Start of PASSAGE PROVIDED

Chapter 8

Most elements found in nature are in a combined form, meaning they are most likely to exist as a molecule or compound. In Chapters 6 and 7 we discussed how the electrons are arranged in atoms and in Chapters 8 and 9 we will analyze how these electrons are either shared or transferred to form chemical bonds.

8.1 Chemical Bonding Overview

In Chapter 6 we placed heavy emphasis on valence electrons, as these electrons are the ones involved in bonding. Lewis Theory places emphasis on the valence electrons and drawing Lewis Symbols provides a convenient way to represent them. Lewis Theory also introduces us to the octet rule.

8.1 Lewis Theory

Ionic bonding results from the transfer of electrons in order to achieve a noble gas electron configuration, or octet. Typically, ionic bonding occurs between a metal and a nonmetal.

8.2 Ionic Bonding

Covalent bonding results from the sharing of electrons in order for two or more atoms to collectively achieve a noble gas configuration, or octet. Typically, covalent bonding occurs between a nonmetal and a nonmetal.

End of PASSAGE PROVIDED

TASK DIRECTIONS → Using the chemical bonding overview above, decide whether each statement agrees with it: (a) ionic bonding typically occurs between a metal and a nonmetal; (b) covalent bonding results from the transfer of electrons; (c) Lewis Theory introduces the octet rule. For each, give yes or no and quote the words of the overview that settle it.

Start of SUPPLIED ENTRIES

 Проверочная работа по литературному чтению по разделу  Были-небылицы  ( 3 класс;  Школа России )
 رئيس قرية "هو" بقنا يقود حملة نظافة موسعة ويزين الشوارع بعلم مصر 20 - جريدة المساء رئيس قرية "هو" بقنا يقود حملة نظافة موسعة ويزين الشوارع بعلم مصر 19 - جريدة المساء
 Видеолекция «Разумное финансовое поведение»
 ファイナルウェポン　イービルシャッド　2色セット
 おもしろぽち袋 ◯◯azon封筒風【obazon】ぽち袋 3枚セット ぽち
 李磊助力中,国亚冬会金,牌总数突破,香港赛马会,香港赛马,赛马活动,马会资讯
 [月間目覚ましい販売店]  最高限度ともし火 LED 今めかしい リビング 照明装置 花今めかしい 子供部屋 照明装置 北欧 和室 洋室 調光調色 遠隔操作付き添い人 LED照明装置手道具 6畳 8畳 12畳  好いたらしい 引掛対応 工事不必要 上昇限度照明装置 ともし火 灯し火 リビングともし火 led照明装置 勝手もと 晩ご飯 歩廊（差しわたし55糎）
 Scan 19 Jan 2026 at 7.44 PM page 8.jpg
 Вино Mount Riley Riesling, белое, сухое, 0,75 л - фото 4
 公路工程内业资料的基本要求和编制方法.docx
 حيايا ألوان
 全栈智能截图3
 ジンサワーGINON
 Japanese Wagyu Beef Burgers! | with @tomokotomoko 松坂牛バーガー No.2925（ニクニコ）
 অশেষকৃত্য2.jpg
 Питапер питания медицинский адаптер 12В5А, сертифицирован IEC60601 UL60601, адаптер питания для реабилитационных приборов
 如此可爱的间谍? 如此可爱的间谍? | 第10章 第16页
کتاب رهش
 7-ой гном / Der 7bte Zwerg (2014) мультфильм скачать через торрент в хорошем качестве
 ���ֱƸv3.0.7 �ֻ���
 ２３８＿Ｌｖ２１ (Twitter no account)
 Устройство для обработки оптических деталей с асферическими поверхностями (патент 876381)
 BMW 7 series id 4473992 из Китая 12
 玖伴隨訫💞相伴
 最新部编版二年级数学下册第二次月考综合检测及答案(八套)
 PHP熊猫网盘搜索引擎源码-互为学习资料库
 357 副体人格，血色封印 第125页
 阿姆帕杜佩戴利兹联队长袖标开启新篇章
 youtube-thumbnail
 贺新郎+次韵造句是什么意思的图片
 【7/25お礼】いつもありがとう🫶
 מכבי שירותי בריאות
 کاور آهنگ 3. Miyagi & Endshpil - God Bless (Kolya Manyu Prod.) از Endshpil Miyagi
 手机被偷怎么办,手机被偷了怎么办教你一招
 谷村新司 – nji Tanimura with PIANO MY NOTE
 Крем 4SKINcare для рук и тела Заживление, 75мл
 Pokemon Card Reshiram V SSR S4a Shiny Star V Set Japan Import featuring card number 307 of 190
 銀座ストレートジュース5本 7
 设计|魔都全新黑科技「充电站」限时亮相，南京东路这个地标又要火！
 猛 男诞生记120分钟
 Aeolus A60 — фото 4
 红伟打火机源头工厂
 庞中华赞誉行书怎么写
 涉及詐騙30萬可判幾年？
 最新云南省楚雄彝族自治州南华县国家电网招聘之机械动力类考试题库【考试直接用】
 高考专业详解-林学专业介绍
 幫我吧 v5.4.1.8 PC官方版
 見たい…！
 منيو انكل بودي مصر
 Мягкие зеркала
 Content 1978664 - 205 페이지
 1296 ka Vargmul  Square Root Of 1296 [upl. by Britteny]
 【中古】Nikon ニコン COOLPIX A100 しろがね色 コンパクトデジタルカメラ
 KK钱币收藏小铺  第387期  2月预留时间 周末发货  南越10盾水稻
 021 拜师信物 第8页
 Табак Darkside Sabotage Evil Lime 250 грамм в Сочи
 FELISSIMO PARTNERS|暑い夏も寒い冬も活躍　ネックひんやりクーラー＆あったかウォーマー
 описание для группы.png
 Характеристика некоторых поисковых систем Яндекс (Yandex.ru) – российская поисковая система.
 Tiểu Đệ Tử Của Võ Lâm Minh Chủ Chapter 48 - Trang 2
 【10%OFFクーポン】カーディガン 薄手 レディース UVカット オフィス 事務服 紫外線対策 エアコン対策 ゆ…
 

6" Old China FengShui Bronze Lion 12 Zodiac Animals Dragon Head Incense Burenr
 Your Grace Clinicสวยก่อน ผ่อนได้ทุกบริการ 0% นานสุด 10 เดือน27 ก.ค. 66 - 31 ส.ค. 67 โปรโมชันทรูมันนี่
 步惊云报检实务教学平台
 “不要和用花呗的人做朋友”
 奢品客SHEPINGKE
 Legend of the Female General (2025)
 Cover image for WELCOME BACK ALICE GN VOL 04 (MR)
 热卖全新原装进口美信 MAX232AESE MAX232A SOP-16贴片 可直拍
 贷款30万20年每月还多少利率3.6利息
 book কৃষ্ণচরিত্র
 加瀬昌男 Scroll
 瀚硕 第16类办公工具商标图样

End of SUPPLIED ENTRIES

TASK RESULT →
(a) Yes: "Typically, ionic bonding occurs between a metal and a nonmetal."
(b) No: "Covalent bonding results from the sharing of electrons"
(c) Yes: "Lewis Theory also introduces us to the octet rule."